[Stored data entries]

• • • • • • •

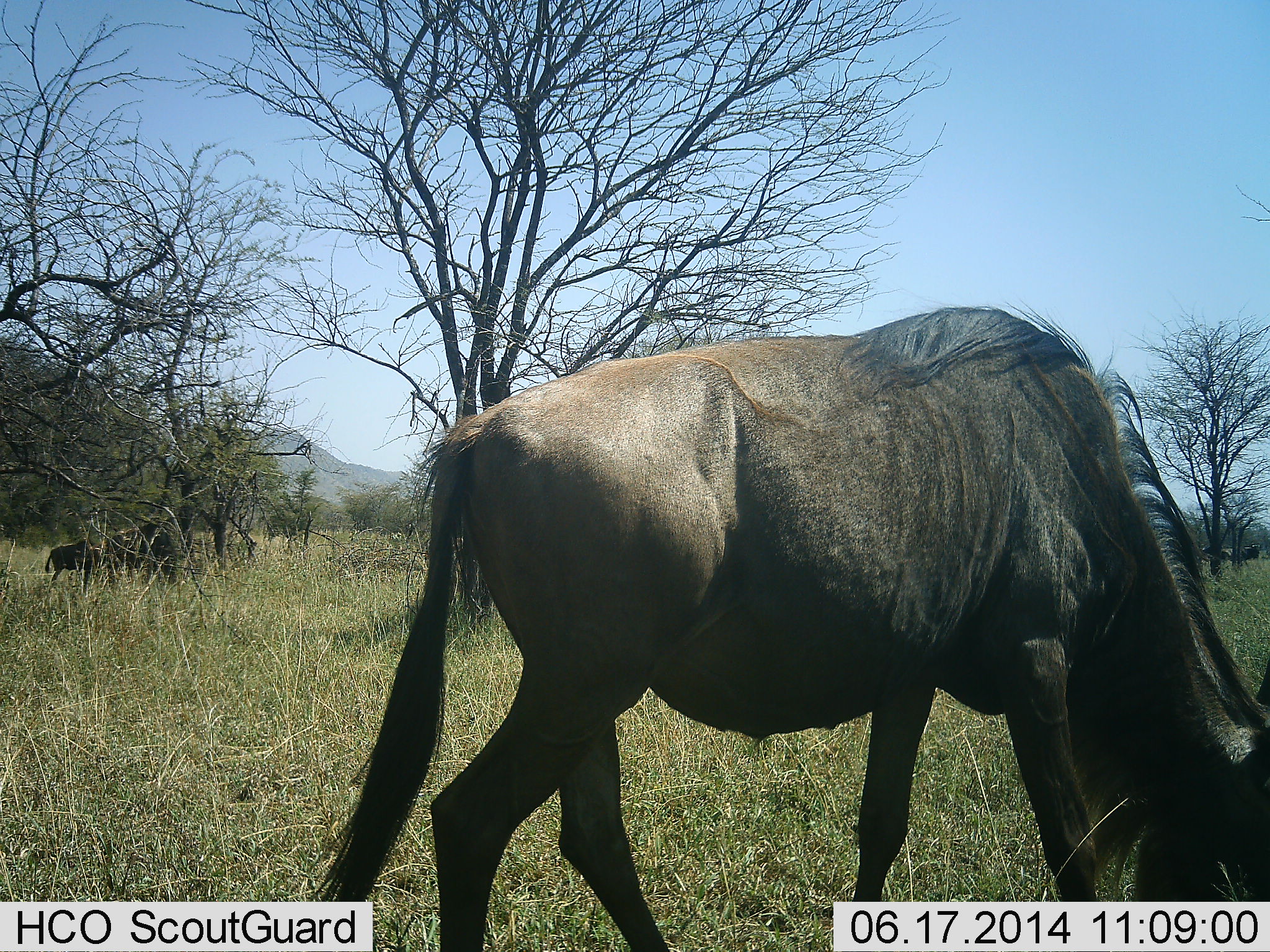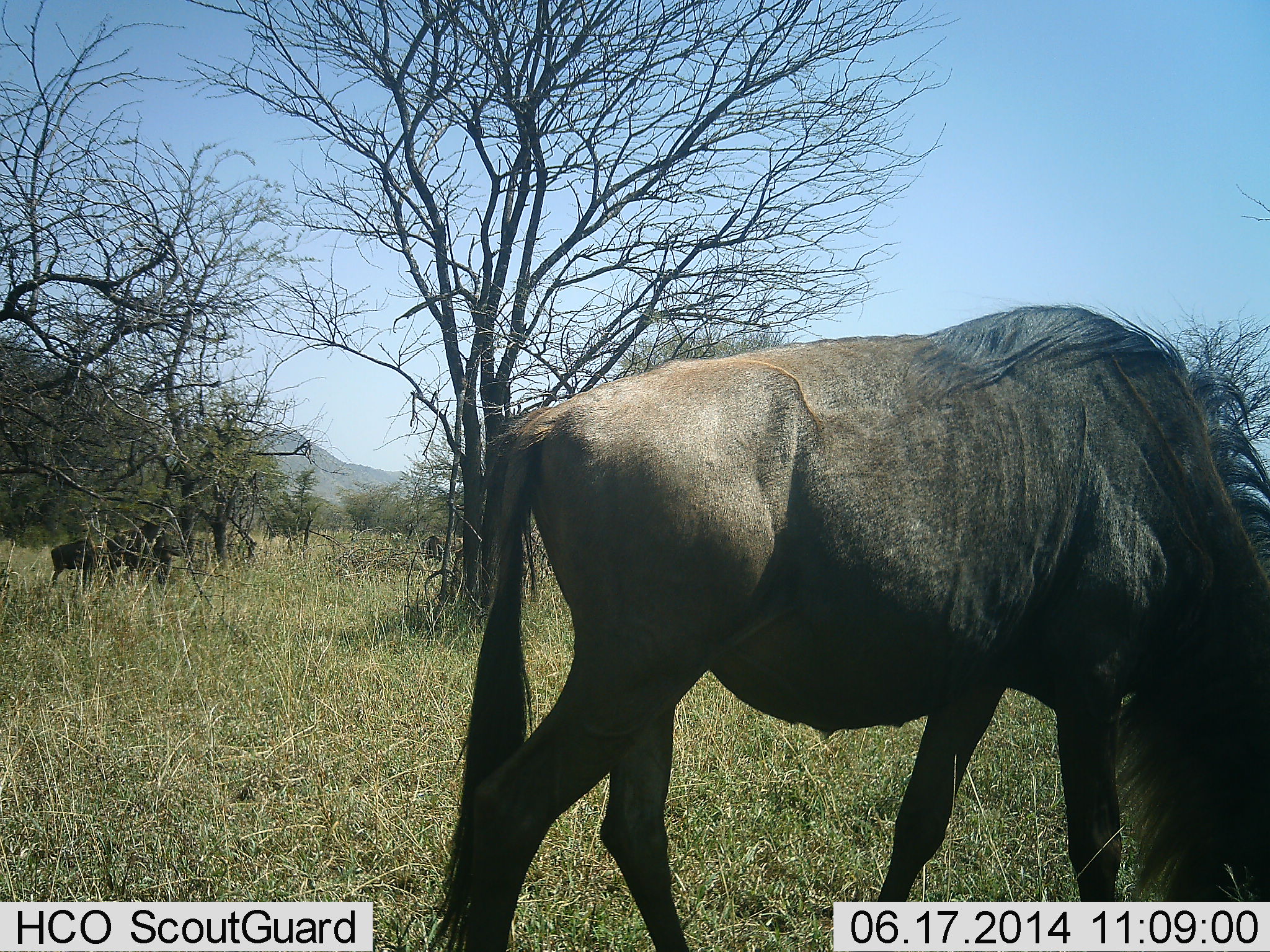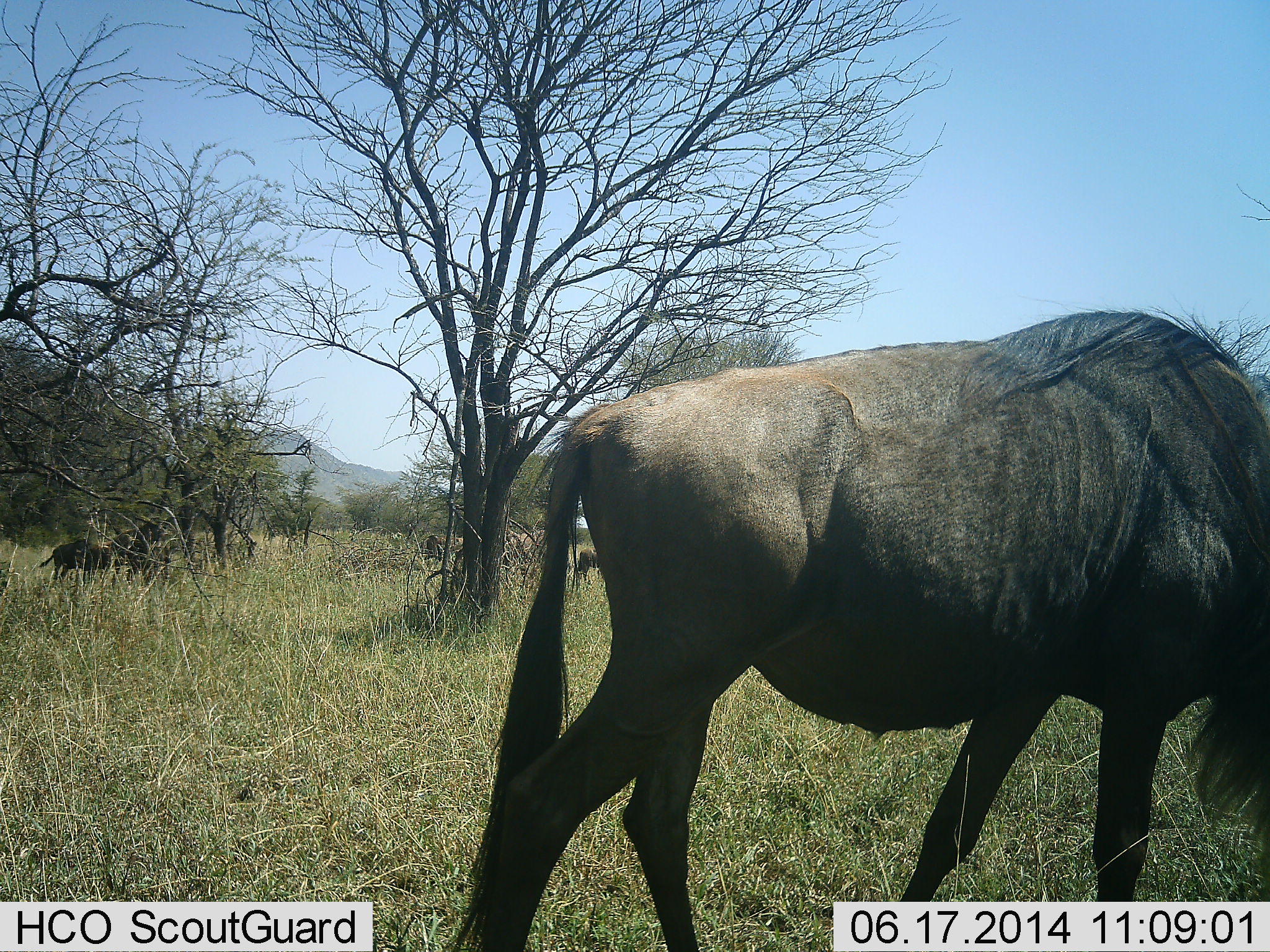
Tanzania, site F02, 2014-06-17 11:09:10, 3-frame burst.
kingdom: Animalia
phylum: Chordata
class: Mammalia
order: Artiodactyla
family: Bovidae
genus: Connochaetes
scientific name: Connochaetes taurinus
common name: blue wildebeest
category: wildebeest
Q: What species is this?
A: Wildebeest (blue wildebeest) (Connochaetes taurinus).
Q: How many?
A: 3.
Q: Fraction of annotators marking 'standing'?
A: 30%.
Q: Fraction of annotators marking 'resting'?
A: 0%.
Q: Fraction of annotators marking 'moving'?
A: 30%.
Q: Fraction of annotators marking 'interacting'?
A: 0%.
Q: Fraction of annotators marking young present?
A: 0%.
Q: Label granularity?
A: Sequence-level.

• • • • • • •

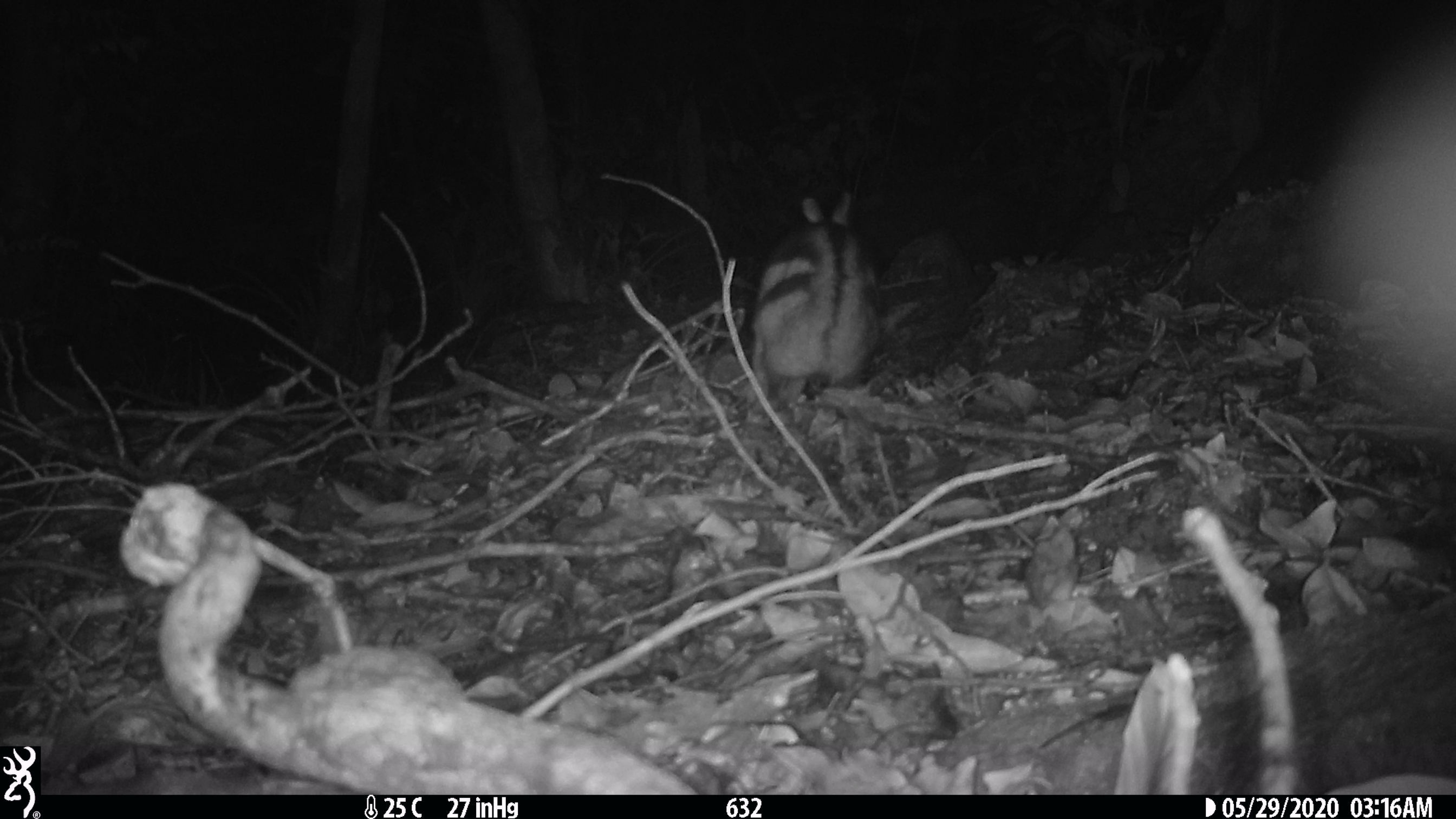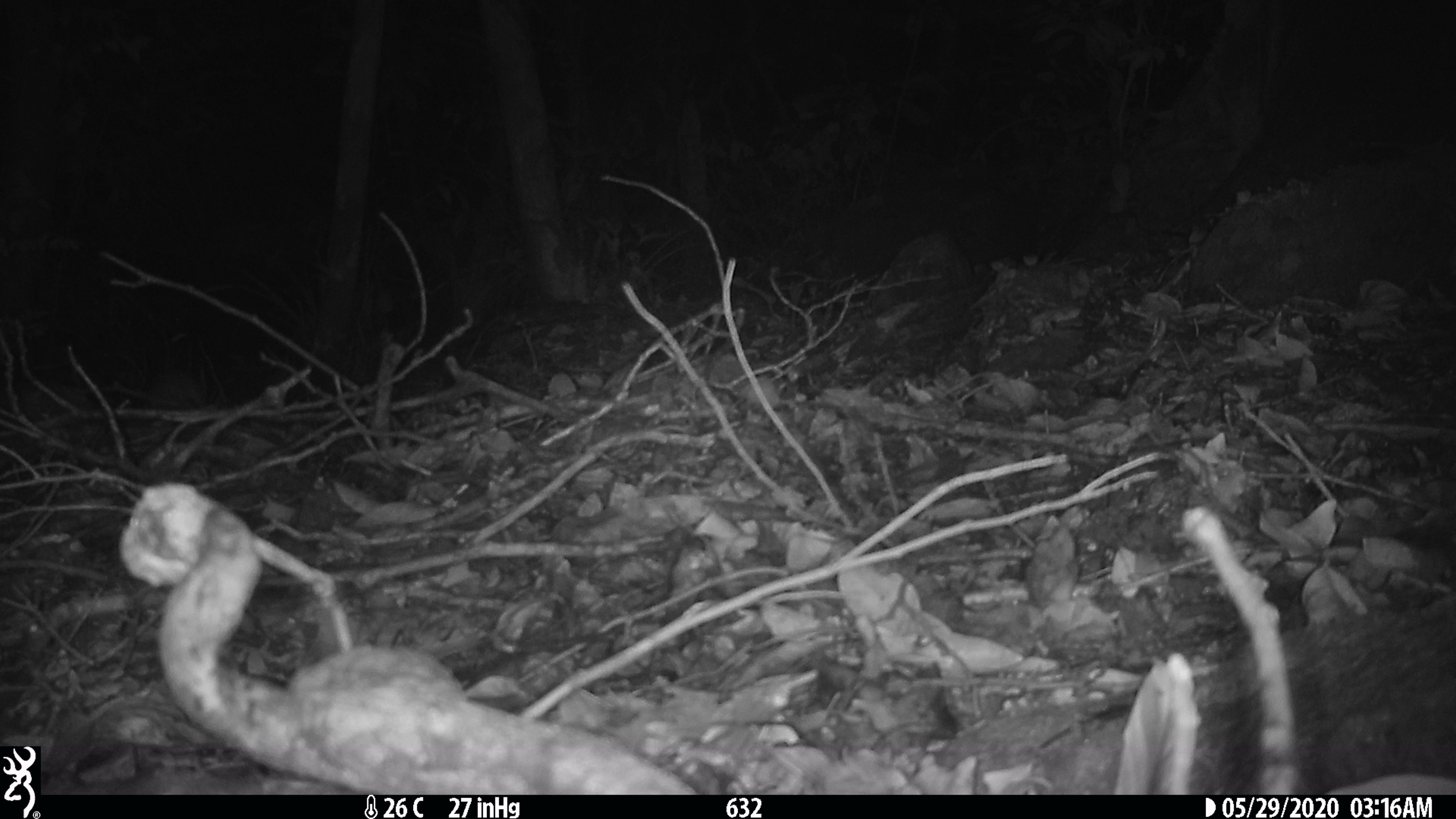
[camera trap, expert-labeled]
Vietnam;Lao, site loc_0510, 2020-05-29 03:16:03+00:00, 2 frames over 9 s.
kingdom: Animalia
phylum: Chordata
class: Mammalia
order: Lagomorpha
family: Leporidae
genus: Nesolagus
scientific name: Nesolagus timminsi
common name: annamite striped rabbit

• • • • • • •

### TASK REQUIREMENTS
Go through the records above, find every line with the word "site", and list those lines.

### TASK RESPONSE
Tanzania, site F02, 2014-06-17 11:09:10, 3-frame burst.
Vietnam;Lao, site loc_0510, 2020-05-29 03:16:03+00:00, 2 frames over 9 s.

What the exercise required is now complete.